Toronto City Council, at Mayor Olivia Chow’s urging, just passed an operating budget with a 9.9-per-cent property-tax-rate hike – after getting the province to assume responsibility for its Don Valley Parkway and Gardiner Expressway. Why the nearly 10-per-cent increase? Very simply put, Toronto City Council kept putting off the inevitable until the inevitable finally couldn’t be put off anymore.

Which takes us to Ottawa City Hall. For more than a decade, the city’s budget has been set by reverse financial engineering, based on a politically palatable maximum property-tax increase. Just like Toronto. And just like Toronto, neither city council nor city staff have shown an appetite for cutting back spending. Not merely cutting the rate of increase in the amount spent. Actually reducing the amount spent.

For far too long, city council has raided the reserves to balance the budget. And balance the budget it must. It is a statutory requirement. At some point the reserves are depleted. At that point, and quite frankly it should be well before that point is reached, tough decisions will need to be made.

There are two basic elements when it comes to solving financial shortfall: increase revenue and reduce spending. Some combination of the two being the optimal way to handle the problem. 

So Mayor Mark Sutcliffe, what’s it going to be? Are you prepared to introduce a, say, five-per-cent tax increase for 2025? Are you going to instruct staff to prepare a budget that shows an actual reduction in the total amount spent? 

Why? Because lead times matter. If the tax rate is going to rise by five per cent, then you should do it in 2025. Better to do it early in your term, so that you can campaign for re-election on a couple of years of back to the usual 2.5-per-cent  increases, after the taxpayers have absorbed the big hit. It is also useful to recall some basic arithmetic fundamentals. The absolute increase in tax revenues of small increases after a big increase can add up quickly. Your political handlers, notably the ones who pull the levers behind the curtains, will help you line up the necessary support on council. Who knows? They may even be able to help with the arithmetic.
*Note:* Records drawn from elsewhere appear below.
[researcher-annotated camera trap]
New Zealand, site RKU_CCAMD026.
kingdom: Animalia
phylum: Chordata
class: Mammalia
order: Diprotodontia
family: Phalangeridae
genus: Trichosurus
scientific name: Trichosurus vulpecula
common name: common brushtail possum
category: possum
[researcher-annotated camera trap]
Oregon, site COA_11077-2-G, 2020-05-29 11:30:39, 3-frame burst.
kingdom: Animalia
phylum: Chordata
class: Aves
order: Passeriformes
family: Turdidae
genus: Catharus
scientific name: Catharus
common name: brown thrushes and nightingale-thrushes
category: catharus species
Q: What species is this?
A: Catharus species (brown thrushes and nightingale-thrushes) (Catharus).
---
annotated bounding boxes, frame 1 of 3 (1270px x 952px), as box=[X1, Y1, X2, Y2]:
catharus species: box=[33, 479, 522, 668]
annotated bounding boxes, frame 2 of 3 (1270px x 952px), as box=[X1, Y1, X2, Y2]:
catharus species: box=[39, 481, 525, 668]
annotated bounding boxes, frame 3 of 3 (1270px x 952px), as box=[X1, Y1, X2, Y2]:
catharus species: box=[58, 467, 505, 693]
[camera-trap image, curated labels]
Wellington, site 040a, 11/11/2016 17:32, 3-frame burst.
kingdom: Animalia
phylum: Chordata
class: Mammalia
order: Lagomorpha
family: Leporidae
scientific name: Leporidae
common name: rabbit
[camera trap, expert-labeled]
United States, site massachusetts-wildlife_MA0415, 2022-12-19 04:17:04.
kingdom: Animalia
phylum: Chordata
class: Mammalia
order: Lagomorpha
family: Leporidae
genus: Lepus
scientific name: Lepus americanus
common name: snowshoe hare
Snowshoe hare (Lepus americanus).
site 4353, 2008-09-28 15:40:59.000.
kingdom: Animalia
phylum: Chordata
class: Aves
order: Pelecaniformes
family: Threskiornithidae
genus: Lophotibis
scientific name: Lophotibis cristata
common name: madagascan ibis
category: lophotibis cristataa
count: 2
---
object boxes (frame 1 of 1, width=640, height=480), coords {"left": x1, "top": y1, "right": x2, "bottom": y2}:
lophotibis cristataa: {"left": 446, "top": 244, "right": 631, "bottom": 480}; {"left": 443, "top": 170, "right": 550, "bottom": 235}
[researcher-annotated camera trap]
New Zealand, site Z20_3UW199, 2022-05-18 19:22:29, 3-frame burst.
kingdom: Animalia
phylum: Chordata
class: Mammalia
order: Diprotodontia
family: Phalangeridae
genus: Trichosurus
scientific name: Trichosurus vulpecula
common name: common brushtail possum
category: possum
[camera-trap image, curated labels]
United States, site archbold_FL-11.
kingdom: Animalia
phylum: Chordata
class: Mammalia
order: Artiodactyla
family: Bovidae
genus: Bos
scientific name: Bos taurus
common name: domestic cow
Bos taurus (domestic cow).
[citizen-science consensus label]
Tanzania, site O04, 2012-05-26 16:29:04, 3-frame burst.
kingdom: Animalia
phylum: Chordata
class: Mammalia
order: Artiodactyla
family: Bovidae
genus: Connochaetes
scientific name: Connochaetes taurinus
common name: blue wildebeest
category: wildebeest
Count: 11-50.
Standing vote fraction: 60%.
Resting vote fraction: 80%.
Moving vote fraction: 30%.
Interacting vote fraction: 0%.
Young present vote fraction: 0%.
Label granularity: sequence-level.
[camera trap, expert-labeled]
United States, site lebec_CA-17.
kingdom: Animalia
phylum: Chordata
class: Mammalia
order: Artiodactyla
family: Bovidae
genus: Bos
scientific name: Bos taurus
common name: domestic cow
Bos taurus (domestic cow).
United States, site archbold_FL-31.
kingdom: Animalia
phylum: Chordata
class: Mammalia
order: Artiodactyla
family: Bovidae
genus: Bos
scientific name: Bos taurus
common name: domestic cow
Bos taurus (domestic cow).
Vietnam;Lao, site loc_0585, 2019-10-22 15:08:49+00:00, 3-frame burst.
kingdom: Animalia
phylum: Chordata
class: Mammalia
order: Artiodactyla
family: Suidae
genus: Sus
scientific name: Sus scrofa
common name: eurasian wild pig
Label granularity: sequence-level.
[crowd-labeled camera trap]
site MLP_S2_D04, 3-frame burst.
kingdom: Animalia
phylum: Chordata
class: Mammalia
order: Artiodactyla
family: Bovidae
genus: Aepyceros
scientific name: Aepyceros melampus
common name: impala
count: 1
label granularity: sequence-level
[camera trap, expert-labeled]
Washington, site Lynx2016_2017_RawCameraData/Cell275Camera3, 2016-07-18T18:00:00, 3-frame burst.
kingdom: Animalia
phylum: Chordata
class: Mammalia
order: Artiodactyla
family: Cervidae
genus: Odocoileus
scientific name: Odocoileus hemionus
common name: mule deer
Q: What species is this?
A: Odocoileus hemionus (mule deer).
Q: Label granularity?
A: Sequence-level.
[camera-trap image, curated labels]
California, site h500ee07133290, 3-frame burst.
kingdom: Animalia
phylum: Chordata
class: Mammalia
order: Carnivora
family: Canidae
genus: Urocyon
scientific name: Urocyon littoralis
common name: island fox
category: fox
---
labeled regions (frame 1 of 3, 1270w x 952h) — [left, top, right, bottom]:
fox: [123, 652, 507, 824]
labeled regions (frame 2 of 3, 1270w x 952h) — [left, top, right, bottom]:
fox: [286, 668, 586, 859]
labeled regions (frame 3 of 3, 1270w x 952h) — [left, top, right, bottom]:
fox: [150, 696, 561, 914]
When it comes to actual cuts to spending, you need to understand it takes a considerable amount of time and effort to identify what cost elements can be cut and the consequences of those cuts. Note to the mayor, there are very few unintended consequences. There are, however, a lot of “gee, we didn’t think that would happen” consequences. All the better to start now.

Finally, try as you might to keep this under wraps, you won’t be successful. City hall is a sieve. Somebody will let it slip. It might be someone who populates the council chamber. Or one of their assistants. It might be someone in the city administration. Someone who fears losing part of their micro-empire. Or their job.

In any event, there is no time like the present to start planning for the inevitable. Because eventually the inevitable will happen. That is self-evident. Just ask Olivia Chow.

Ron Benn, a finance executive, has been a member of the Centrepointe Community Association for the better part of three decades.